▶ **To do**: Reproduce the data below word for word, keeping every line.

▶ **The data**:
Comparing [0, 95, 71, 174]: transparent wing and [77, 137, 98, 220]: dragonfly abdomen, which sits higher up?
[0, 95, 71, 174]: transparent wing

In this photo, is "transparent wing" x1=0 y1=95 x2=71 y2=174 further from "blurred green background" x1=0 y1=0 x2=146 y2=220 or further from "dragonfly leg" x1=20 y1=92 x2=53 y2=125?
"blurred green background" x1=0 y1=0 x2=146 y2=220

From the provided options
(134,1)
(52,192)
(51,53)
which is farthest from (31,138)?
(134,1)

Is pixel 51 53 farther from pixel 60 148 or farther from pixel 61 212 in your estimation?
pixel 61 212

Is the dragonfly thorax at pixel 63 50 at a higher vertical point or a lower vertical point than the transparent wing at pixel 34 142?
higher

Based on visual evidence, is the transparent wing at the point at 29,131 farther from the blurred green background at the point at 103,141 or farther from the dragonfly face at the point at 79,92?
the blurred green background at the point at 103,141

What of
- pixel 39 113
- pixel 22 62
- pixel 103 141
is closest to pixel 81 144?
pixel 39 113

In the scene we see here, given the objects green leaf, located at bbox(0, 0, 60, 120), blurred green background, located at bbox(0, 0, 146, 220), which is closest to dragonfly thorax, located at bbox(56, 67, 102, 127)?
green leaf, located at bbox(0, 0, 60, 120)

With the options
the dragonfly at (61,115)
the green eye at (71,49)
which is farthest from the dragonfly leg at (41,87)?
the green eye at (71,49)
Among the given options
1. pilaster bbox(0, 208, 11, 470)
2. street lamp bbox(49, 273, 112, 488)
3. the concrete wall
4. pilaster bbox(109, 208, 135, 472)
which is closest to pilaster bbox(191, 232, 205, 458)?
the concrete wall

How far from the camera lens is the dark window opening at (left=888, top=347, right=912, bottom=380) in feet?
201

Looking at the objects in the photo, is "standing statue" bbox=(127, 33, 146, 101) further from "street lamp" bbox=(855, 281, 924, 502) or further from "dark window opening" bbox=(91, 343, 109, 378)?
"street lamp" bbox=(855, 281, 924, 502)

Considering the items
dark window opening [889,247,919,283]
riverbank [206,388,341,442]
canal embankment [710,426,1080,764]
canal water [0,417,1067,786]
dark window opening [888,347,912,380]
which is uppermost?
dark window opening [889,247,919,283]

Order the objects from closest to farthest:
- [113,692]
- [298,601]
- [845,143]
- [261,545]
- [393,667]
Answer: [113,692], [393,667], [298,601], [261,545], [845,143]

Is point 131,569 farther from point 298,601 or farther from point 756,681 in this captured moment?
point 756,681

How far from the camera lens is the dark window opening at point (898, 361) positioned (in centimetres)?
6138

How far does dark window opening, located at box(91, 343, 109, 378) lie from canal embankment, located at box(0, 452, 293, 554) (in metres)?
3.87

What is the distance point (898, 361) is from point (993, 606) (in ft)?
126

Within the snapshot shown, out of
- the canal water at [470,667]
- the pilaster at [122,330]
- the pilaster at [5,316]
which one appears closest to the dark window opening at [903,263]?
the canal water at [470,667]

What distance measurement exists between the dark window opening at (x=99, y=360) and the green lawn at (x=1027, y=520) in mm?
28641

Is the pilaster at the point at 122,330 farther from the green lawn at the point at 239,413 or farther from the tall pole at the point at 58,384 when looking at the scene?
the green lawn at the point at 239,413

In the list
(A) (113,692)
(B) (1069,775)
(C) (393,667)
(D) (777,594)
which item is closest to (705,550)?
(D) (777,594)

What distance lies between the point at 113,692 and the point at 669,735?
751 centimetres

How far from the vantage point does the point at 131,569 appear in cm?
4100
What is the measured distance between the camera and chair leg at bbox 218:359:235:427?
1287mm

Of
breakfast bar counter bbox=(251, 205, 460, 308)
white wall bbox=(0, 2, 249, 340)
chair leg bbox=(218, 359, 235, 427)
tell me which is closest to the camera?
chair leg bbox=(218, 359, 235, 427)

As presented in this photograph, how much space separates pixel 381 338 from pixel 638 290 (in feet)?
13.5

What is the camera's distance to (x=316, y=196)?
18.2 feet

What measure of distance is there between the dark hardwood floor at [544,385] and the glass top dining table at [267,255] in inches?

▶ **Expected answer**:
Comparing [0, 95, 71, 174]: transparent wing and [77, 137, 98, 220]: dragonfly abdomen, which sits higher up?
[0, 95, 71, 174]: transparent wing

In this photo, is "transparent wing" x1=0 y1=95 x2=71 y2=174 further from "blurred green background" x1=0 y1=0 x2=146 y2=220 or further from "dragonfly leg" x1=20 y1=92 x2=53 y2=125?
"blurred green background" x1=0 y1=0 x2=146 y2=220

From the provided options
(134,1)
(52,192)
(51,53)
which is farthest from (31,138)?
(134,1)

Is pixel 51 53 farther from pixel 60 148 or farther from pixel 61 212 in your estimation?
pixel 61 212

Is the dragonfly thorax at pixel 63 50 at a higher vertical point or a lower vertical point than the transparent wing at pixel 34 142?
higher

Based on visual evidence, is the transparent wing at the point at 29,131 farther from the blurred green background at the point at 103,141 or farther from the dragonfly face at the point at 79,92?
the blurred green background at the point at 103,141

What of
- pixel 39 113
- pixel 22 62
- pixel 103 141
is closest to pixel 81 144?
pixel 39 113

In the scene we see here, given the objects green leaf, located at bbox(0, 0, 60, 120), blurred green background, located at bbox(0, 0, 146, 220), which is closest to dragonfly thorax, located at bbox(56, 67, 102, 127)?
green leaf, located at bbox(0, 0, 60, 120)

With the options
the dragonfly at (61,115)
the green eye at (71,49)
which is farthest from the dragonfly leg at (41,87)?
the green eye at (71,49)
Among the given options
1. pilaster bbox(0, 208, 11, 470)
2. street lamp bbox(49, 273, 112, 488)
3. the concrete wall
4. pilaster bbox(109, 208, 135, 472)
which is closest to pilaster bbox(191, 232, 205, 458)?
the concrete wall

How far from the camera lens is the dark window opening at (left=888, top=347, right=912, bottom=380) in feet?
201

Looking at the objects in the photo, is "standing statue" bbox=(127, 33, 146, 101) further from "street lamp" bbox=(855, 281, 924, 502) or further from "dark window opening" bbox=(91, 343, 109, 378)?
"street lamp" bbox=(855, 281, 924, 502)

Considering the items
dark window opening [889,247,919,283]
riverbank [206,388,341,442]
canal embankment [710,426,1080,764]
canal water [0,417,1067,786]
dark window opening [888,347,912,380]
which is uppermost?
dark window opening [889,247,919,283]

Order the objects from closest to farthest:
- [113,692]
- [298,601]
- [845,143]
- [261,545]
- [393,667]
Answer: [113,692], [393,667], [298,601], [261,545], [845,143]

Is point 131,569 farther from point 298,601 or farther from point 756,681 in this captured moment?
point 756,681

How far from the camera lens is the dark window opening at point (898, 361) positioned (in centimetres)?
6138

How far does dark window opening, located at box(91, 343, 109, 378) lie from canal embankment, located at box(0, 452, 293, 554) (in metres)?
3.87

What is the distance point (898, 361) is from point (993, 606) (in ft)?
126

Within the snapshot shown, out of
- the canal water at [470,667]
- the pilaster at [122,330]
- the pilaster at [5,316]
which one appears closest to the dark window opening at [903,263]?
the canal water at [470,667]

What distance measurement exists between the dark window opening at (x=99, y=360) and the green lawn at (x=1027, y=520) in mm?
28641

Is the pilaster at the point at 122,330 farther from the green lawn at the point at 239,413 or farther from the tall pole at the point at 58,384 when looking at the scene?
the green lawn at the point at 239,413

In the list
(A) (113,692)
(B) (1069,775)
(C) (393,667)
(D) (777,594)
which item is closest to (705,550)?
(D) (777,594)

What distance lies between the point at 113,692 and the point at 669,735?
751 centimetres

How far from the vantage point does the point at 131,569 appear in cm?
4100
What is the measured distance between the camera and chair leg at bbox 218:359:235:427?
1287mm

Of
breakfast bar counter bbox=(251, 205, 460, 308)
white wall bbox=(0, 2, 249, 340)
chair leg bbox=(218, 359, 235, 427)
tell me which is closest to the camera?
chair leg bbox=(218, 359, 235, 427)

As presented in this photograph, how much space separates pixel 381 338 from pixel 638 290 (in feet)?
13.5

What is the camera's distance to (x=316, y=196)?
18.2 feet

What measure of distance is there between the dark hardwood floor at [544,385] and the glass top dining table at [267,255] in inches?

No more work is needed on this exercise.